╭──
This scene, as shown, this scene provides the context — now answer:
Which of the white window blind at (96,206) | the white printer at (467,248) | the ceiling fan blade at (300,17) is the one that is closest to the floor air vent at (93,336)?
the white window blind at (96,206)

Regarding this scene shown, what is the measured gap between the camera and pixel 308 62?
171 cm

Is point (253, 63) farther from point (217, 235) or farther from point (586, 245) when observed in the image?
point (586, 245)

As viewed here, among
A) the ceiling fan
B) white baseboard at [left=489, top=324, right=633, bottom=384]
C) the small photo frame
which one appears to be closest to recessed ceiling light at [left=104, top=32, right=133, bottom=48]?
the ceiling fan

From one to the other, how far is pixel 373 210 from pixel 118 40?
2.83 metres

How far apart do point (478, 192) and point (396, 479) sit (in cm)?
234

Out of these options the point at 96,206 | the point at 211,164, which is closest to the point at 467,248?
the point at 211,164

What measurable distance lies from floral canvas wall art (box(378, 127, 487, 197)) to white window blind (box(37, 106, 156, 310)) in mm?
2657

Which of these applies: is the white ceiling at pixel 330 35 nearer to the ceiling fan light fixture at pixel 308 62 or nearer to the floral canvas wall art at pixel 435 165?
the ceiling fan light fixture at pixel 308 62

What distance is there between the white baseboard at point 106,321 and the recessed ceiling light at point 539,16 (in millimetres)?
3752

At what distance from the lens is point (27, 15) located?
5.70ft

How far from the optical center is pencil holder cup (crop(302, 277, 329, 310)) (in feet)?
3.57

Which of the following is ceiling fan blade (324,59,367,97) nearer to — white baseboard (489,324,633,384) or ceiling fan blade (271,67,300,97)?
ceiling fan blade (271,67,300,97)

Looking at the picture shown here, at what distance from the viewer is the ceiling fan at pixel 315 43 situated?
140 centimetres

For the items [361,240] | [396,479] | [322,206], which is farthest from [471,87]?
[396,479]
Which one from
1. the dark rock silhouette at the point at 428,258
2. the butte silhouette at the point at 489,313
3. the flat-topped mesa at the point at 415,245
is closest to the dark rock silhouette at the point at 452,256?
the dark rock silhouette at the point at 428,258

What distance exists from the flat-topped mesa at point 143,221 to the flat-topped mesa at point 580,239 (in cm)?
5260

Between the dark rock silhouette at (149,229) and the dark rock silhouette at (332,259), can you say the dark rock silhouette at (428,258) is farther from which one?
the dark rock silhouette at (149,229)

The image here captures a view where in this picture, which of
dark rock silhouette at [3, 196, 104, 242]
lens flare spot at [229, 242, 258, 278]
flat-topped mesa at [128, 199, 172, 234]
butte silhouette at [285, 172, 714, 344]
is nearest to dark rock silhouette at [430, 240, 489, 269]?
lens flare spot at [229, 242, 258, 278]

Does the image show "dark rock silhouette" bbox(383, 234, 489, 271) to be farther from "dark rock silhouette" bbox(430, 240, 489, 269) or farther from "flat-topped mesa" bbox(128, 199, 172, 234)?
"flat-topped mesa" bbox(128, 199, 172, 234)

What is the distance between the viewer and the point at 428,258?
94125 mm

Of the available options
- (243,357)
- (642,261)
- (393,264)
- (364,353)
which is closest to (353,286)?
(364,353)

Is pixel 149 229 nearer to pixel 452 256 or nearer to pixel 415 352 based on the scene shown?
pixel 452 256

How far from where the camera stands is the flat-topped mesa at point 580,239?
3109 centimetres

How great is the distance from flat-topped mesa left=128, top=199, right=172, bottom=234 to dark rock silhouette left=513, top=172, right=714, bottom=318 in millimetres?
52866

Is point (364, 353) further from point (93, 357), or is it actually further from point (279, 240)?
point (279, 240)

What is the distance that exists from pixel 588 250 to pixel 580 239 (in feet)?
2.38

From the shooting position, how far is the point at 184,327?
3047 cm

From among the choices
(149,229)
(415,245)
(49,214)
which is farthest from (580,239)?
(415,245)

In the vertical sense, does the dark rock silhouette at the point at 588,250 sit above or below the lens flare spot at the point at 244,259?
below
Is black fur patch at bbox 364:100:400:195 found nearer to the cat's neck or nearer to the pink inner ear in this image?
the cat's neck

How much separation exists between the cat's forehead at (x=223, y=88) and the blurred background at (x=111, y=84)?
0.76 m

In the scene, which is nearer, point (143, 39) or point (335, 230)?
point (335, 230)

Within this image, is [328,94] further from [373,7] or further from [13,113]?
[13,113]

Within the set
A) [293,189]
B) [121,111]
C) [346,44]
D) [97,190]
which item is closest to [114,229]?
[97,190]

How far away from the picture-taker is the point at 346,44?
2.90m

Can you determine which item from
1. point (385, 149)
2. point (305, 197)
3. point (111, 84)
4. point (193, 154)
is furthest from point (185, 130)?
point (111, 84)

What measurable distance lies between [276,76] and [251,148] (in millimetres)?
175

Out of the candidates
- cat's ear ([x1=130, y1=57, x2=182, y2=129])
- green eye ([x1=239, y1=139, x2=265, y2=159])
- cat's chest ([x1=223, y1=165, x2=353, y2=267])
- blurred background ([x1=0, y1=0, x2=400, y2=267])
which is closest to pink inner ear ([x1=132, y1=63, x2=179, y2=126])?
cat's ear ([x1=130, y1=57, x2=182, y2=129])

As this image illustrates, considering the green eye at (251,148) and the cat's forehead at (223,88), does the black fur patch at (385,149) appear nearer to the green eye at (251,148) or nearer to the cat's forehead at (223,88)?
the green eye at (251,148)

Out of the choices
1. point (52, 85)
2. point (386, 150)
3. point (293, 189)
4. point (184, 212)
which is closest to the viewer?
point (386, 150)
╰──
Could you reproduce the entries starting at the line containing "What is the distance between" and ending at the line containing "3109 centimetres", swapping "flat-topped mesa" for "rock formation" and leaving everything else unchanged?

__PROBLEM SOLUTION__
What is the distance between the viewer and the point at 428,258?
94125 mm

Of the available options
- (243,357)
- (642,261)
- (393,264)
- (364,353)
which is closest to (353,286)?
(364,353)

Is pixel 149 229 nearer to pixel 452 256 or nearer to pixel 415 352 based on the scene shown?
pixel 452 256

How far from where the camera stands is the rock formation at point 580,239?
3109 centimetres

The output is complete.